Second, the consent-based approach to siting described by the BRC is exactly what is needed to avoid the top-down method that has failed here and in other countries. Recent experience in several European countries and at the Waste Isolation Pilot Plant in New Mexico (for defense-related waste) indicates that a focus on an approach that is adaptive and seeks to partner with local stakeholders is much more likely to succeed and, in the end, be cheaper. Why not try; states or local communities may actually want the jobs associated with developing and maintaining a centralized storage site, and others may applaud efforts to remove dry cask storage facilities at operating reactors—as well as “stranded” waste from decommissioned sites—in their communities.
Third, the creation of a new waste management institution to develop and manage the spent nuclear fuel policy and facilities can help to de-politicize the process. While it certainly won’t remove political considerations entirely, it can provide a degree of insulation from day-to-day politics, not to mention carve out a specialized institution dedicated solely to the issue.

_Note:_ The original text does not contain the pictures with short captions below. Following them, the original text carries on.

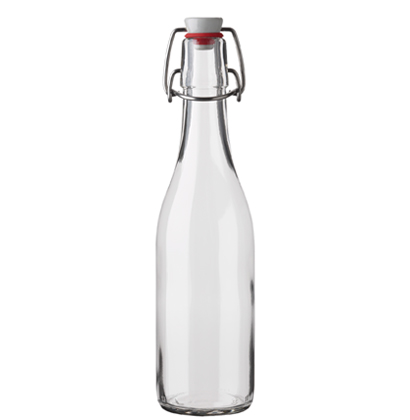 Bottiglia per latte tappo meccanico 35 cl bianco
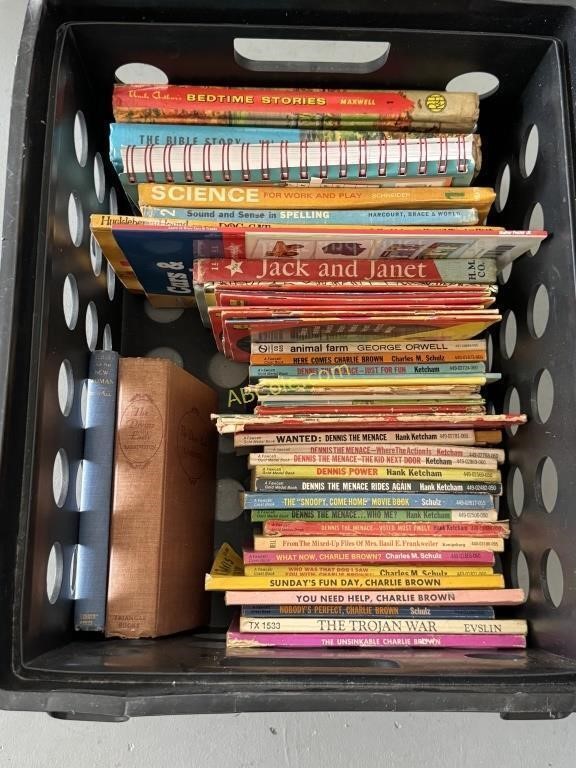 Crate of Children's Book, 6 with Records, Bible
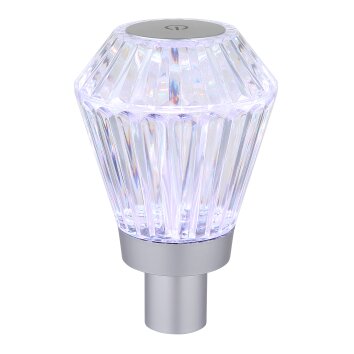 Globo lighting Polimi table lamp LED silver, 1-light source, Colour changer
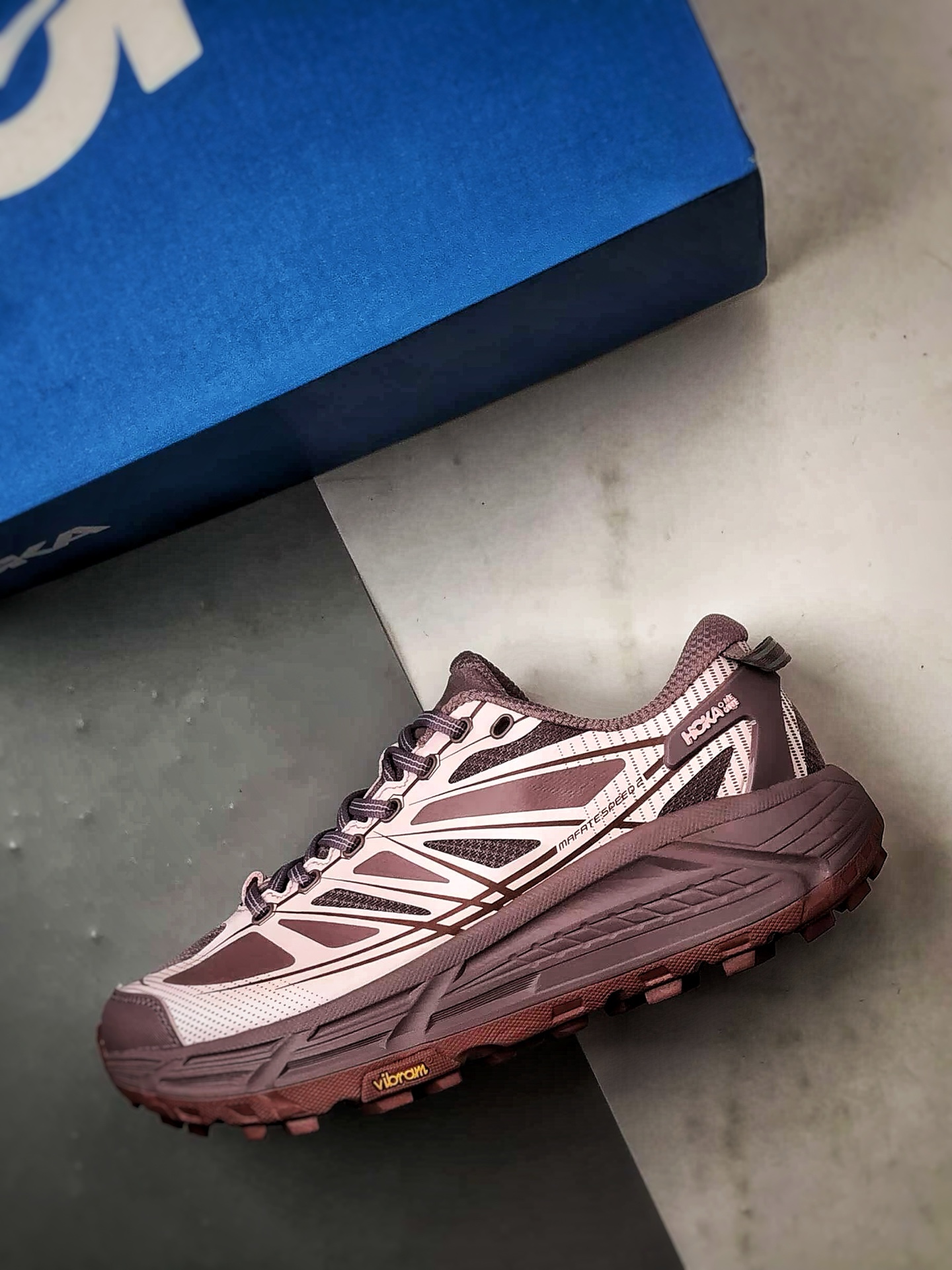 200 Hoka One One Mafate Speed 2 紫粉 玛法特低帮厚底轻量户外运动鞋 1126851-CVC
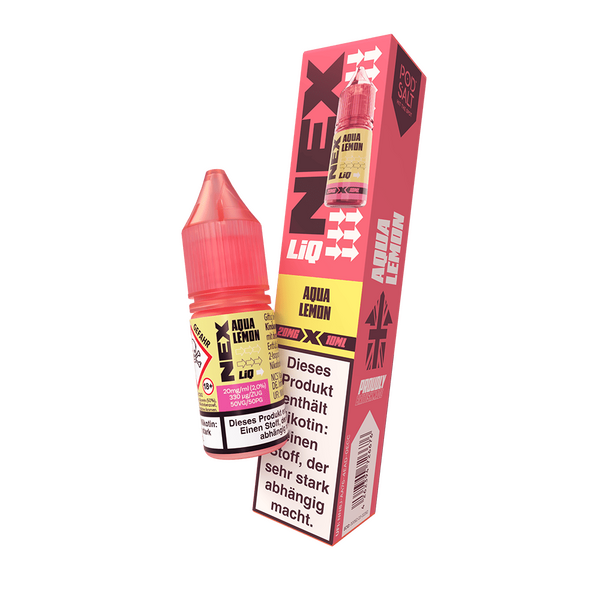 Liquid Aqua Lemon - Nex Liq Nikotinsalz 20mg Liquid Aqua Lemon - Nex Liq Nikotinsalz 20mg
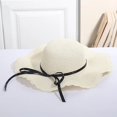 thumbnail image 4 of Sombrero de paja para adultos, visera con protección solar para playa, vacaciones, aleros grandes, novedad de verano de 2023, 4 of 4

Fourth, BRC’s recommendations to alter the manner in which the Nuclear Waste Fund is managed are a sound way to provide the resources needed for the new waste management institution, as well as give some relief to nuclear utilities. The BRC proposals seek to ensure that fees paid by utilities on a per kWh basis designed to support a waste management program actually get used for that purpose, and that any unspent monies in the Fund are allocated to the new waste management organization.

There are surely challenges to the BRC’s recommendations: there are many legislative changes required, and in the current small government, belt-tightening environment the creation of a new institution may be a tough sell.

But the BRC’s plan is worth pursuing. Even if all nuclear plants were shut down and no additional plants were built, we still have to deal with spent nuclear fuel. And if we want nuclear power to play a role in our future energy mix, particularly to help combat climate change, we still have to deal with spent nuclear fuel to build a stronger foundation for developing a comprehensive energy policy. Nuclear power faces four fundamental challenges: economic (high up-front capital costs), safety and security, waste, and proliferation. A comprehensive approach to all of these factors is required to maintain nuclear power as a viable policy option. The BRC’s recommendations address the key issues that have plagued the waste management part of the equation for decades. Let’s put that piece back together and move forward.